■ WHAT YOU HAVE TO DO ■
The lines to repeat are those below from the one containing "[volunteer wildlife ID]" down to the one containing "frames over 24 s.", both included; reproduce them exactly and nothing else.

■ RECORD SET ■
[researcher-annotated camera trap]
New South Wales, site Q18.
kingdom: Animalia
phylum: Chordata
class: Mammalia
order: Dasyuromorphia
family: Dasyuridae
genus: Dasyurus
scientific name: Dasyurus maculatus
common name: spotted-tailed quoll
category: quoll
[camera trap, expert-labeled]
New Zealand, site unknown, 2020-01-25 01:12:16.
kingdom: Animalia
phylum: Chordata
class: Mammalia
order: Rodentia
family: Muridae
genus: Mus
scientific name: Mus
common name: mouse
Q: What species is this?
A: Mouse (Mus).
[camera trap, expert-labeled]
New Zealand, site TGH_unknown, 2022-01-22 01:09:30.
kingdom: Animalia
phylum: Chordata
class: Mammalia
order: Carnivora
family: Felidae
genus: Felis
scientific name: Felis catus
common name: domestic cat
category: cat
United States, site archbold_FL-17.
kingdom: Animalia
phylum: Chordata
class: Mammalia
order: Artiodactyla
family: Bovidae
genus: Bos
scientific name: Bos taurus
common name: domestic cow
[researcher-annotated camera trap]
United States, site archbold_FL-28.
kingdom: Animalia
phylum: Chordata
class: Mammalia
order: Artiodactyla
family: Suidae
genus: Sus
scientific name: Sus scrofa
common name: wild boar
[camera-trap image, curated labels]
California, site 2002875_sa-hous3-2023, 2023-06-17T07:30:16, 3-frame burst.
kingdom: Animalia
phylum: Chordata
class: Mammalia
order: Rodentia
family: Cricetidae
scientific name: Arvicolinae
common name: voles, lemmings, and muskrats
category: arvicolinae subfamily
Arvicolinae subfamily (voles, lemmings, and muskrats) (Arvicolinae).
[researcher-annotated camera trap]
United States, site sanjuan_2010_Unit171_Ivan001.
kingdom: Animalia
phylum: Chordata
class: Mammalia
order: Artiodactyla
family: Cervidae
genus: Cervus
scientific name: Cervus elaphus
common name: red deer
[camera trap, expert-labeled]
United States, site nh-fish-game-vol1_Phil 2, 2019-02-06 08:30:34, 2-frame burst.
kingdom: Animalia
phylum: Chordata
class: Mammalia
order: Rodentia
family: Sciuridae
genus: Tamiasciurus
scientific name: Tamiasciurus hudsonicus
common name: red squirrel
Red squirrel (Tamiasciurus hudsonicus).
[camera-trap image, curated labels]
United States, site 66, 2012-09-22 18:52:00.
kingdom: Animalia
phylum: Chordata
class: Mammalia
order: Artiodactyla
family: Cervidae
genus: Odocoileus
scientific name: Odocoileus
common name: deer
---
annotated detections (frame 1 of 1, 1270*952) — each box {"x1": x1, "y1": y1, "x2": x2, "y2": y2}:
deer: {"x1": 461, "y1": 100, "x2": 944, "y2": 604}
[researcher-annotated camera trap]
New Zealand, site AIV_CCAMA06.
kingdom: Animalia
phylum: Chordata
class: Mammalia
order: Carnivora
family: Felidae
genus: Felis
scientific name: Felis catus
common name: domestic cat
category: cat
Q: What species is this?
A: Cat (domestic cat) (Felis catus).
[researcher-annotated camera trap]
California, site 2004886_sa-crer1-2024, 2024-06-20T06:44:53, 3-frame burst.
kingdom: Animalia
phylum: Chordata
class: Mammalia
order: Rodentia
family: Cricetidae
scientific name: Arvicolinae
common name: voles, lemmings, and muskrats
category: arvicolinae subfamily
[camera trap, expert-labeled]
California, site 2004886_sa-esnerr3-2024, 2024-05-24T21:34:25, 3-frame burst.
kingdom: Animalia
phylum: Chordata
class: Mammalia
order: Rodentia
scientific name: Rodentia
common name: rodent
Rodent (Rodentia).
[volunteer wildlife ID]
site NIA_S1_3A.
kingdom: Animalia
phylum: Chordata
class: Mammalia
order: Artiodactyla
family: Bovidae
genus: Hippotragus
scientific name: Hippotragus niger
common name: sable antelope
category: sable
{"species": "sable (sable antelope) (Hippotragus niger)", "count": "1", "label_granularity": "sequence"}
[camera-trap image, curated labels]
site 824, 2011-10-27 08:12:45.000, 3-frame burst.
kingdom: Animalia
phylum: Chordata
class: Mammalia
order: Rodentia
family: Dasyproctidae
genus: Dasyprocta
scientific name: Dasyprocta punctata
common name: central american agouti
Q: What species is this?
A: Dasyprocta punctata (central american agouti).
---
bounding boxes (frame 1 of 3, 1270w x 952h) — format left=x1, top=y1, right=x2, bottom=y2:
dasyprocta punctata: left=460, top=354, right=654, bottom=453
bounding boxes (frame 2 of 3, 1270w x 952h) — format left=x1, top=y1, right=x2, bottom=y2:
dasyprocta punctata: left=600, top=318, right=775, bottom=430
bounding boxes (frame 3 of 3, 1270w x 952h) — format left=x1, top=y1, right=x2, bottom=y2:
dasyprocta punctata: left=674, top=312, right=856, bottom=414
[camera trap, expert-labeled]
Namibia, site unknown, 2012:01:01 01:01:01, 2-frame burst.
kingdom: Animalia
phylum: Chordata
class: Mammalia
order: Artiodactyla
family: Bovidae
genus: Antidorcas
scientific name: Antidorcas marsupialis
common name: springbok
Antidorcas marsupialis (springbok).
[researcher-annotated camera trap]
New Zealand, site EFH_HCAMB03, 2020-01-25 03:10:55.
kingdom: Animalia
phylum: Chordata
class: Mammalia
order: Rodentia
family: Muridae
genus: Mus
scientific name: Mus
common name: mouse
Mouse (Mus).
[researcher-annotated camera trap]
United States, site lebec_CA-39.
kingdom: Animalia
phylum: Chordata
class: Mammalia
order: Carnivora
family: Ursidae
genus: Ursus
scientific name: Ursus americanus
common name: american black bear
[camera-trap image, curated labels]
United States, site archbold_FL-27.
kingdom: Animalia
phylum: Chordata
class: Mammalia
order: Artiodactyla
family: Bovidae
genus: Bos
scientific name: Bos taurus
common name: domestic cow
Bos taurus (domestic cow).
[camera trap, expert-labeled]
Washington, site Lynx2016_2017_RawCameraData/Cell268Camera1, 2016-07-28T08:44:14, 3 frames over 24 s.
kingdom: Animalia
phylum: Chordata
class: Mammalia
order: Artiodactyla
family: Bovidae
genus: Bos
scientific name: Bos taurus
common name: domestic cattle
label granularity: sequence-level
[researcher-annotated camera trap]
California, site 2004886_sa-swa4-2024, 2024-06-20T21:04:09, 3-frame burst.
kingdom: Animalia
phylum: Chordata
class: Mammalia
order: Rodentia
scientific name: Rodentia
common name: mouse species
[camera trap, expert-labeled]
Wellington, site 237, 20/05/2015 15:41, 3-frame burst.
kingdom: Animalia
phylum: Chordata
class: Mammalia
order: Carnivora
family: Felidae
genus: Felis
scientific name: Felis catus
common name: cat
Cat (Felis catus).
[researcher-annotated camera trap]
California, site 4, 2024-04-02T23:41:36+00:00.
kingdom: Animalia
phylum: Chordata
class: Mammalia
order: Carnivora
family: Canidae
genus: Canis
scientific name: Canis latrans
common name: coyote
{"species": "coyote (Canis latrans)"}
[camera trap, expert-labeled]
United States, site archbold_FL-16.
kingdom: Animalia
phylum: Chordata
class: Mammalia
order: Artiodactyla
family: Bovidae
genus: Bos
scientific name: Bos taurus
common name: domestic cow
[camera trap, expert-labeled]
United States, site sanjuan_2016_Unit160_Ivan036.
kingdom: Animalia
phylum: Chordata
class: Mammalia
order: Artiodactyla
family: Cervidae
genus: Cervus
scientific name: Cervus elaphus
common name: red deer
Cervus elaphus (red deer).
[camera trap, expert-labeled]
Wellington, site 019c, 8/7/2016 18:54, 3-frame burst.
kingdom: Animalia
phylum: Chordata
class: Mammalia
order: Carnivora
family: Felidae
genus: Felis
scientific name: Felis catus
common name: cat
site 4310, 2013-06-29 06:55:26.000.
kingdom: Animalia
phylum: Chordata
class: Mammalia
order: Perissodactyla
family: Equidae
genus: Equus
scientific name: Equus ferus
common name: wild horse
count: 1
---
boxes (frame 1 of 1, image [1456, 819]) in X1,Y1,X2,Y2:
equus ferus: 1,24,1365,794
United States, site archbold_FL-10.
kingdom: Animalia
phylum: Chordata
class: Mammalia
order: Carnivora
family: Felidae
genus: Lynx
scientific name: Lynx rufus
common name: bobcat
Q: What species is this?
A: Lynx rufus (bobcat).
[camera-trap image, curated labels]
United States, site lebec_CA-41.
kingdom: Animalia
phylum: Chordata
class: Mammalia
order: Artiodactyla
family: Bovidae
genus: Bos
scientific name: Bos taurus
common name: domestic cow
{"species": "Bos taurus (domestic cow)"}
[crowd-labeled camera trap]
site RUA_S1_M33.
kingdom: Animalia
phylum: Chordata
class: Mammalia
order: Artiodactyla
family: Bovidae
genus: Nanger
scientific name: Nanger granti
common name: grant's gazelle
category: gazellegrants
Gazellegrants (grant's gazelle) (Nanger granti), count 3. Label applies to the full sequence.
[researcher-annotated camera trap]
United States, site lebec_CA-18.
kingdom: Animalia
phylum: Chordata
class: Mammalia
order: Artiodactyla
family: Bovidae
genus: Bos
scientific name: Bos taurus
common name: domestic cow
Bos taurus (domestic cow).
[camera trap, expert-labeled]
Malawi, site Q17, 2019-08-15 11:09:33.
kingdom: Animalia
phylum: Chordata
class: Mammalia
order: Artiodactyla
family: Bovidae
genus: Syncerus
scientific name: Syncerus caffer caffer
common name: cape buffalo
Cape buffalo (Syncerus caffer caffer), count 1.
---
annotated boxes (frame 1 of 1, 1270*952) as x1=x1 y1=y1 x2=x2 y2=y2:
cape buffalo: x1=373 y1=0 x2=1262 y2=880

■ SOLUTION TO THE EXERCISE ■
[volunteer wildlife ID]
site NIA_S1_3A.
kingdom: Animalia
phylum: Chordata
class: Mammalia
order: Artiodactyla
family: Bovidae
genus: Hippotragus
scientific name: Hippotragus niger
common name: sable antelope
category: sable
{"species": "sable (sable antelope) (Hippotragus niger)", "count": "1", "label_granularity": "sequence"}
[camera-trap image, curated labels]
site 824, 2011-10-27 08:12:45.000, 3-frame burst.
kingdom: Animalia
phylum: Chordata
class: Mammalia
order: Rodentia
family: Dasyproctidae
genus: Dasyprocta
scientific name: Dasyprocta punctata
common name: central american agouti
Q: What species is this?
A: Dasyprocta punctata (central american agouti).
---
bounding boxes (frame 1 of 3, 1270w x 952h) — format left=x1, top=y1, right=x2, bottom=y2:
dasyprocta punctata: left=460, top=354, right=654, bottom=453
bounding boxes (frame 2 of 3, 1270w x 952h) — format left=x1, top=y1, right=x2, bottom=y2:
dasyprocta punctata: left=600, top=318, right=775, bottom=430
bounding boxes (frame 3 of 3, 1270w x 952h) — format left=x1, top=y1, right=x2, bottom=y2:
dasyprocta punctata: left=674, top=312, right=856, bottom=414
[camera trap, expert-labeled]
Namibia, site unknown, 2012:01:01 01:01:01, 2-frame burst.
kingdom: Animalia
phylum: Chordata
class: Mammalia
order: Artiodactyla
family: Bovidae
genus: Antidorcas
scientific name: Antidorcas marsupialis
common name: springbok
Antidorcas marsupialis (springbok).
[researcher-annotated camera trap]
New Zealand, site EFH_HCAMB03, 2020-01-25 03:10:55.
kingdom: Animalia
phylum: Chordata
class: Mammalia
order: Rodentia
family: Muridae
genus: Mus
scientific name: Mus
common name: mouse
Mouse (Mus).
[researcher-annotated camera trap]
United States, site lebec_CA-39.
kingdom: Animalia
phylum: Chordata
class: Mammalia
order: Carnivora
family: Ursidae
genus: Ursus
scientific name: Ursus americanus
common name: american black bear
[camera-trap image, curated labels]
United States, site archbold_FL-27.
kingdom: Animalia
phylum: Chordata
class: Mammalia
order: Artiodactyla
family: Bovidae
genus: Bos
scientific name: Bos taurus
common name: domestic cow
Bos taurus (domestic cow).
[camera trap, expert-labeled]
Washington, site Lynx2016_2017_RawCameraData/Cell268Camera1, 2016-07-28T08:44:14, 3 frames over 24 s.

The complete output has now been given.